* [Written request]:
Rewrite the entries below with every "gray rock" swapped for "dark boulder" and nothing else changed. Leave the pictures out.

* [Records shown]:
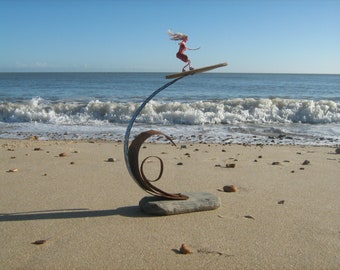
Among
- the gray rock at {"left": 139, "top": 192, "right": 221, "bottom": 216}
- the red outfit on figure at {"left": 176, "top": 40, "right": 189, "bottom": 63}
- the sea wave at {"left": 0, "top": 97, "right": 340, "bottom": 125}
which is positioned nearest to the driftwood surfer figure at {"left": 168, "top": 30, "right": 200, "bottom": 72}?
the red outfit on figure at {"left": 176, "top": 40, "right": 189, "bottom": 63}

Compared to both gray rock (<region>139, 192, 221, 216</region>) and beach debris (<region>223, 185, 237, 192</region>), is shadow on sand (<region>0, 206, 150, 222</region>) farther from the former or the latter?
beach debris (<region>223, 185, 237, 192</region>)

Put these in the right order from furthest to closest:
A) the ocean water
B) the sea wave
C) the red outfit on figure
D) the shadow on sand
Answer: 1. the sea wave
2. the ocean water
3. the red outfit on figure
4. the shadow on sand

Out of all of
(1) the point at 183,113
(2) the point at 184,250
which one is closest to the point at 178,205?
(2) the point at 184,250

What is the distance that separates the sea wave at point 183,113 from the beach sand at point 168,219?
26.1ft

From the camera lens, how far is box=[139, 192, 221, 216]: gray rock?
146 inches

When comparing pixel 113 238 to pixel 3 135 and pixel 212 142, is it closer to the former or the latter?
pixel 212 142

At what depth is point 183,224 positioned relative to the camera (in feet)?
11.6

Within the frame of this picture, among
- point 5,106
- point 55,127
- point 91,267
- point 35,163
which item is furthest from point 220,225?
point 5,106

* [Task result]:
Among
- the dark boulder at {"left": 139, "top": 192, "right": 221, "bottom": 216}
- the red outfit on figure at {"left": 176, "top": 40, "right": 189, "bottom": 63}
- the sea wave at {"left": 0, "top": 97, "right": 340, "bottom": 125}
which is positioned nearest to the driftwood surfer figure at {"left": 168, "top": 30, "right": 200, "bottom": 72}?
the red outfit on figure at {"left": 176, "top": 40, "right": 189, "bottom": 63}

Compared to both dark boulder (<region>139, 192, 221, 216</region>) and beach debris (<region>223, 185, 237, 192</region>), is shadow on sand (<region>0, 206, 150, 222</region>) farther from the former or the latter?
beach debris (<region>223, 185, 237, 192</region>)

Put these in the right order from furthest to closest:
A) the ocean water
B) the sea wave
C) the red outfit on figure
D) the shadow on sand
Answer: 1. the sea wave
2. the ocean water
3. the red outfit on figure
4. the shadow on sand

Out of all of
(1) the point at 183,113
(2) the point at 184,250
which one is closest to the point at 178,205?
(2) the point at 184,250

What is the distance that separates the sea wave at point 183,113 from the beach sand at point 168,219?
26.1ft

From the camera lens, how far is box=[139, 192, 221, 216]: dark boulder?
146 inches

When comparing pixel 113 238 to pixel 3 135 and pixel 212 142, is it closer to the former or the latter?
pixel 212 142

At what depth is point 183,224 positioned relative to the camera (in feet)?
11.6

Within the frame of this picture, among
- point 5,106
- point 55,127
- point 91,267
- point 35,163
which item is furthest from point 220,225?
point 5,106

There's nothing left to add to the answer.